==== Exercise materials

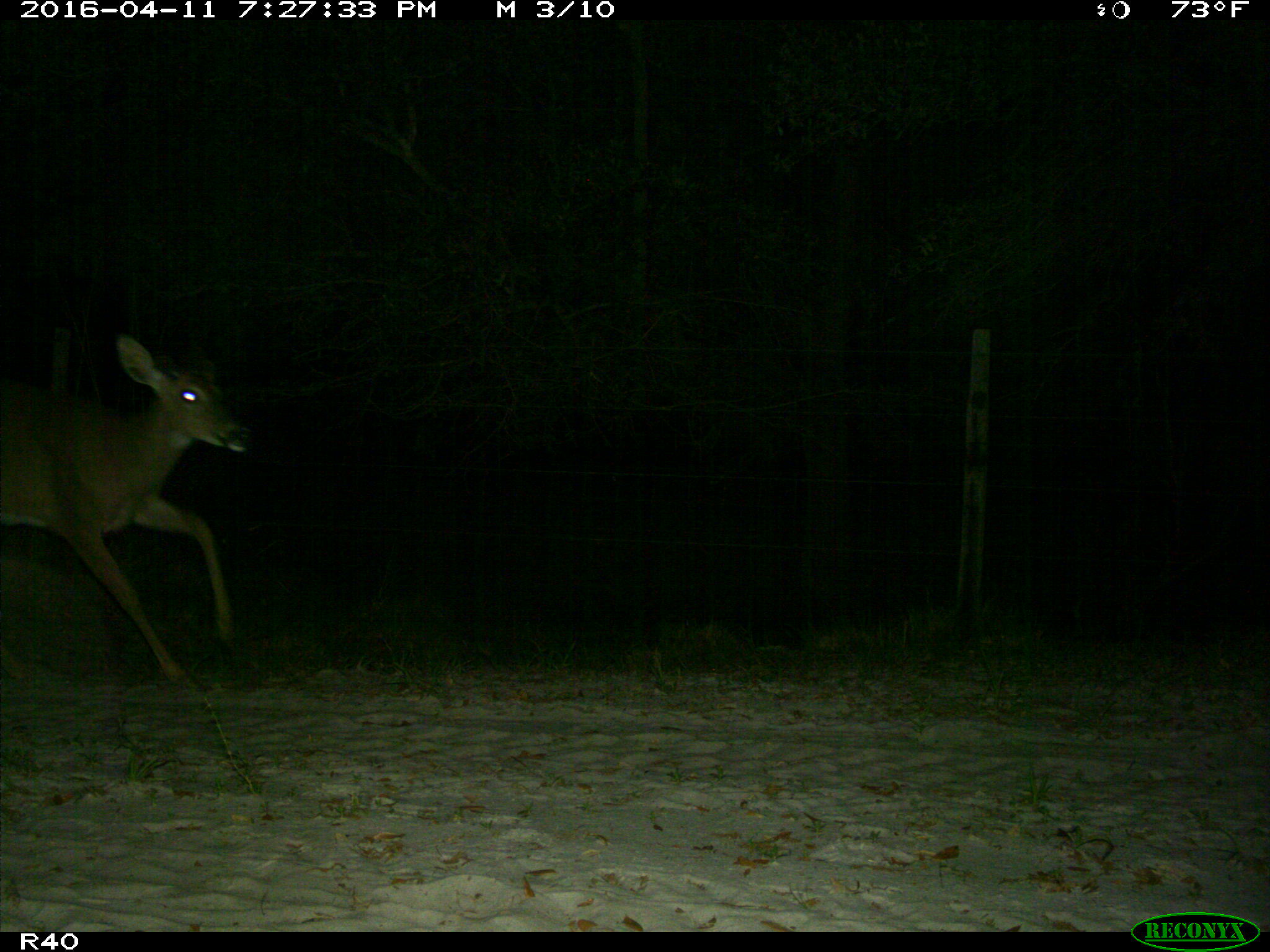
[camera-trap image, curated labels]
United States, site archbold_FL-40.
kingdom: Animalia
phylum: Chordata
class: Mammalia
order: Artiodactyla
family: Cervidae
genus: Odocoileus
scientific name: Odocoileus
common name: deer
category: unidentified deer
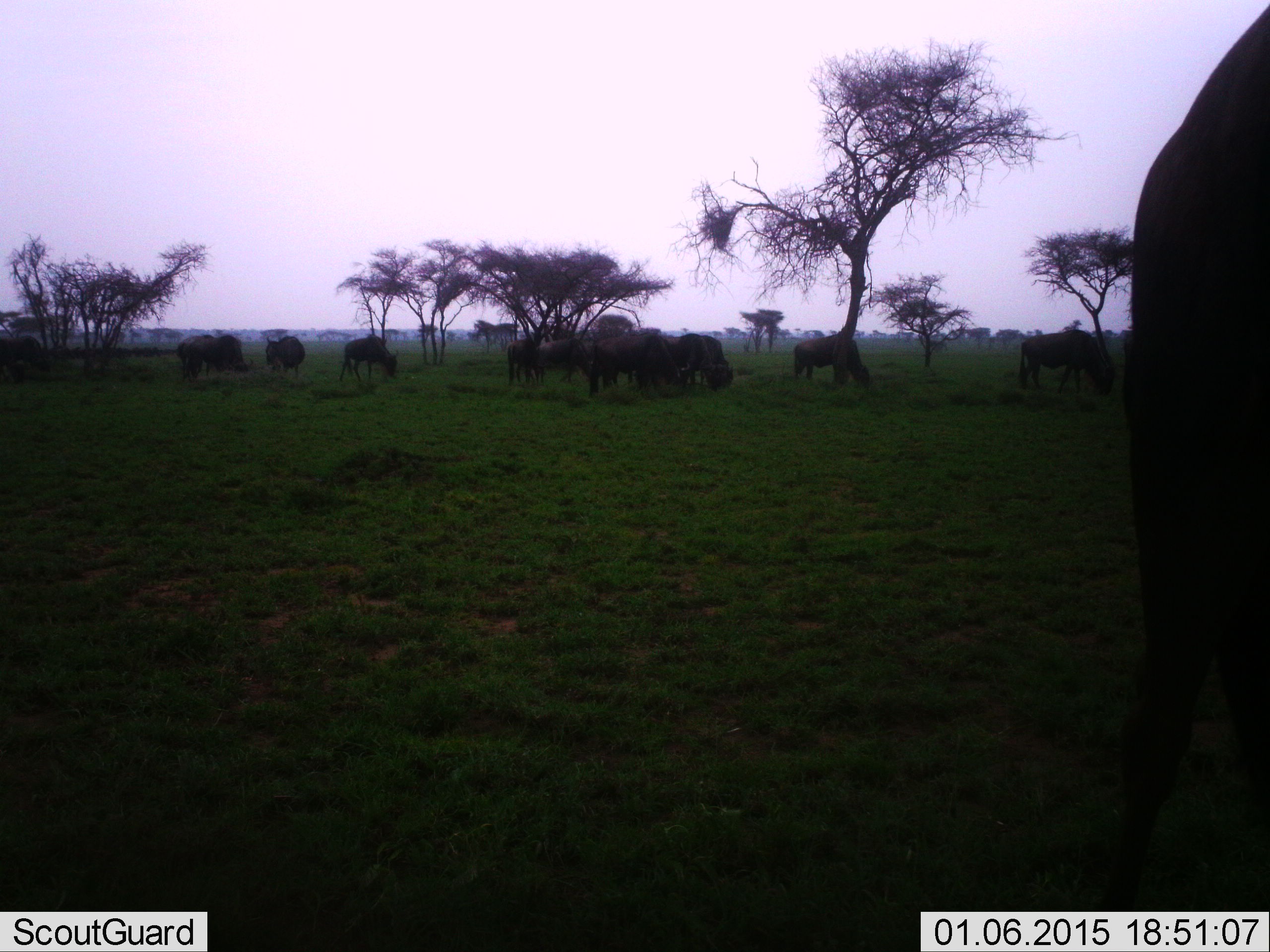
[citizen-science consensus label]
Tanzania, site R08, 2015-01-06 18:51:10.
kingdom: Animalia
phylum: Chordata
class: Mammalia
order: Artiodactyla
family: Bovidae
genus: Connochaetes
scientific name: Connochaetes taurinus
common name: blue wildebeest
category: wildebeest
Wildebeest (blue wildebeest) (Connochaetes taurinus), count 11-50. Behavior (volunteer vote fractions): standing 36%, resting 9%, moving 0%, interacting 0%. Young present (vote fraction): 9%. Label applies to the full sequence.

========

--- What is needed ---
Consider the entries above and return each line with the string "site".

--- Result of this exercise ---
United States, site archbold_FL-40.
Tanzania, site R08, 2015-01-06 18:51:10.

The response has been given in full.